In 1976 I was a primary schoolboy at Dunkirk Primary school, a public school in the Town of Nottingham, in the East Midlands of the UK. I had arrived here as part of my father’s household in his quest to earn his master’s degree, as a commonwealth scholar. It was a difficult time being one of the very few black children in the school system, and I remember how the school auditorium used to be my refuge from the taunts and heckling of the other children as they played outside in the courtyard.

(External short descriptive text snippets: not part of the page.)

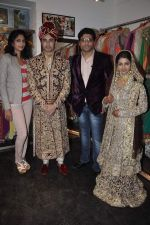 Rafi Mailk, Keerti Nagpure, Riyaz Ganji, Reshma Ganji at Wedding sequence preparations for TV serial Desh Ki Beti Nandini in Riyaz Ganji store, Juhu on 18th Dec 2013 (3_52b2c60b27184.JPG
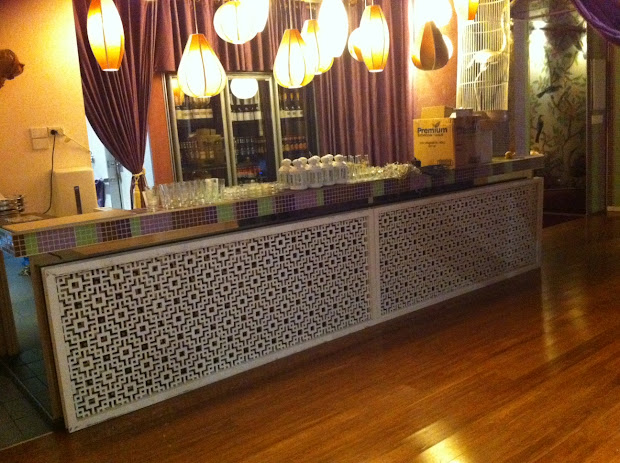 1000 Bar Front Facade In Nightclub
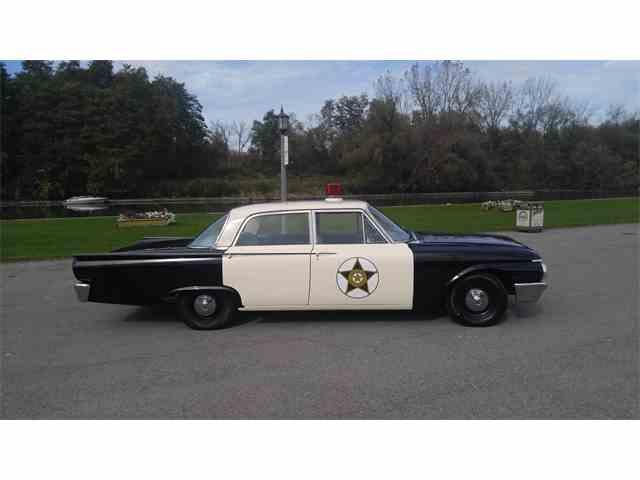 1961 Ford Fairlane 500 | 1037593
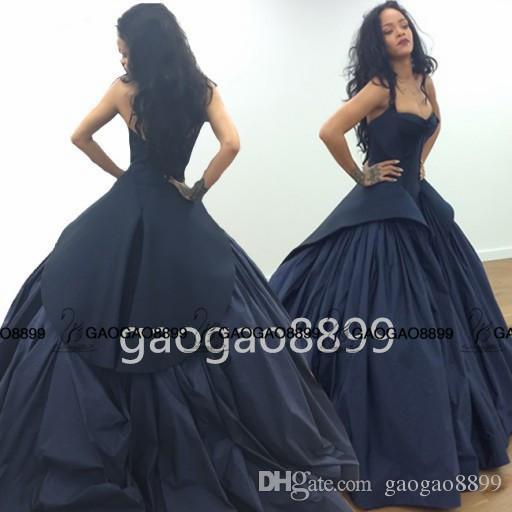 2019 Robyn Rihanna Style Celebrity Dresses Dark Navy Blue Dubai Arabic Sweetheart Backless Ball Gown Prom Evening Dresses Zac Posen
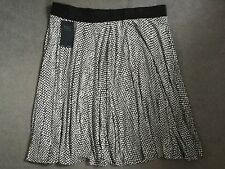 M&S BLACK & WHITE SPOT SKIRT WITH BLACK ELASTIC WAISTBAND WITH STRETCH- 24- BNWT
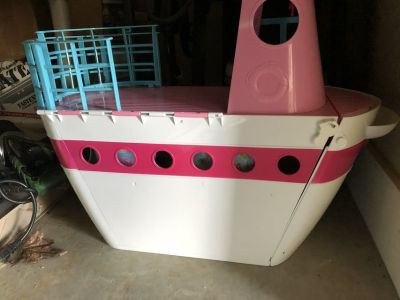 Barbie boat and accessories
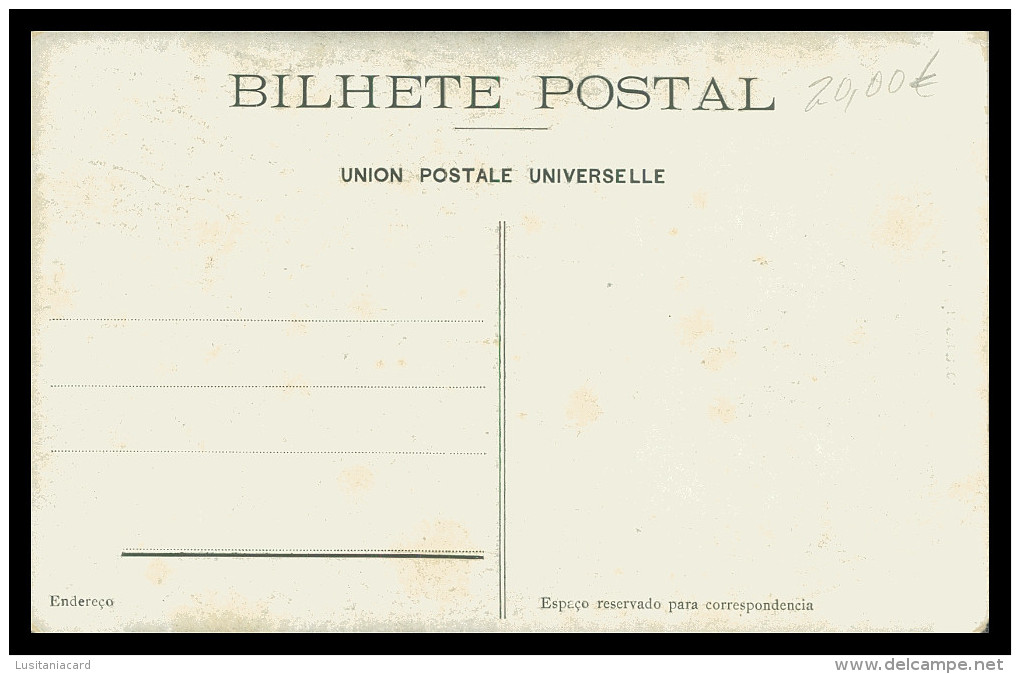 ASIA - TIMOR  - COSTUMES - Uma Timorense   Carte Postale - Timor Oriental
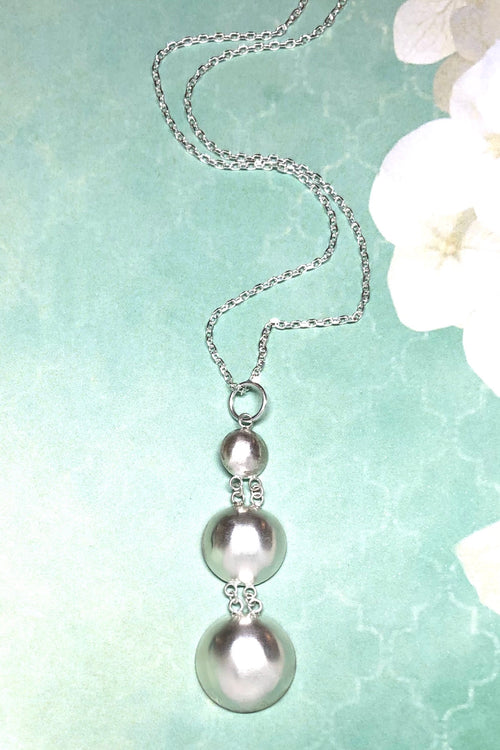 Pendant Bubbles of Silver Three Drop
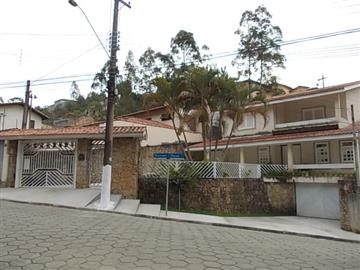 LINDA CASA JARDIM OLIVEIRA  376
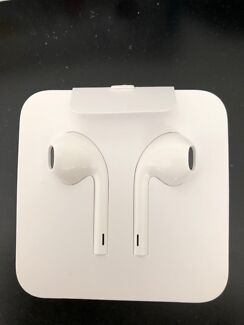 Iphone Earpods with with Lightning Connector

Forty years later I returned to Nottingham to start my doctorate and decided to visit my old school. On the day I visited and was taken around the school on a tour, I was stunned to find that the Redeem Christian Church of God had established a thriving parish in Nottingham that worshipped at the auditorium every Sunday and had become a most appreciated tenant of the local authority that rented the space out every weekend. Today there are four RCCG parishes in this city of slightly under 1 million people.

This is the story that has been replicated in cities and towns across the whole of Europe, North America, and even Asia and beyond. Today the organisation that Pastor Adeboye envisioned and built in the service of God, is also a significant player in the affairs of nations and communities. RCCG has over 770 parishes in the UK alone, well over 800 in North America, and thousands more, in over 198 countries and nations across the world. These parishes encapsulate and shepherd the fortunes and aspirations of the Nigerian and African Diaspora. Catering to their spiritual needs, yes, but also helping to prop up the African diasporic community, managing race relationships, diffusing African culture and values, helping students to settle into new university towns, and counseling the daily-paid worker and the highly skilled professional alike in how to not only survive but also thrive in their newfound land while also providing much-needed community care to indigenes and natives alike.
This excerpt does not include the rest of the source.